But at heart, what the operating system itself does to load a program is exactly what you describe -- it loads code into memory, flags the memory as executable, and jumps into it.

In the embedded hardware world, there may not be an OS to get in your way, and so some platforms use this pretty regularly. On the PlayStation 2 I used to do this all the time -- if there was some code that was specific to, say, the desert level, and used nowhere else, I wouldn't keep it in memory all the time -- instead I'd load it along with the desert level, and fix up my function pointers to the right executable. When the user left the level, I'd dump that code from memory, set all those function pointers to an exception handler, and load the code for the next level into the same space.

Crashworks
+3  A: 

It is not possible even to attempt doing something like this legally in C language, since there's no legal way to make a function pointer to point to "data". Function pointers in C language can only be initialized/assigned from other function pointers, even if you use an explicit conversion. If you violate this rule, the behavior is undefined.

It is also possible to initialize a function pointer from an integer (by using an explicit conversion) with implementation-defined results (as opposed to undefined results in other cases). However, an attempt to execute the "data" by making a call through a pointer obtained in such a way still leads to undefined behavior.

If you are willing to ignore the fact that the behavior is undefined, then the actual manifestations of that undefined behavior will look differently on different platforms. On some platform it might even appear to "work".

AndreyT
On many systems, constructs like casting a void* data pointer back into a function pointer does work. I've never tried data to funcptr bu assume it would work on said machines because of the casting rules. Either way it is all a case of "Whoever defines the exact behaviour, it's not the C standard!".The way C works you *can* cast between types with little exception. The problem is when you should / shouldn't, and how the standard defines the result. It's legal to shoot your foot off ;).

----

## [Required action 1]
Reproduce the forum thread about function pointers from "It is also possible" up to and including "to undefined behavior.", substituting "platform-specific" for "implementation-defined".
## [Required action 2]
Carry on the forum thread about calling data through function pointers from the point where it stops.

## [Data section]
----

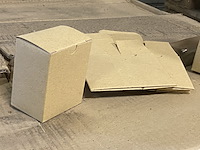 Pallet autolockdoosjes ideaal voor kleine spullen, bruin - afbeelding 3 van  4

----

## [Written response 1]
It is also possible to initialize a function pointer from an integer (by using an explicit conversion) with platform-specific results (as opposed to undefined results in other cases). However, an attempt to execute the "data" by making a call through a pointer obtained in such a way still leads to undefined behavior.

## [Written response 2]
TerryP
@TerryP: Yes, "does work" means that it merely compiles. That still does not make the behavior defined.
AndreyT
If this is the case, then how can one write an operating system in C?
Crashworks
@Crashworks: No one can write an operating system in C. It is not possible. What one can do is write an operating system in a C-based/C-like language that adds/defines a considerable amount of non-standard capabilities on top of C core.
AndreyT
@Crashworks: That's actually how operating systems are normally written. It is often customary to say in such cases that it is "written in C", but everybody understands that it is just a figure of speech that stretches the truth more than a bit.
AndreyT
@AndreyT: That's true, but you're making it sound more drastic than it is. A small amount of assembly language (inline or in separate files) and a good linker are really all you need on most architectures. Other non-standard stuff that kernels use (like fiddling with output sections, packing, alignment, branch-prediction hints, crazy pointer arithmetic, undefined union behaviour) is for optimisation.
Artelius
@AndreyT IMHO if it's defined for the common implementations in use, it's good enough even if the language standard doesn't mandate it. Personally, I document such things as an assumption made when neccessary, so that porters can be promptly aware of any such gotchas their setup doesn't offer.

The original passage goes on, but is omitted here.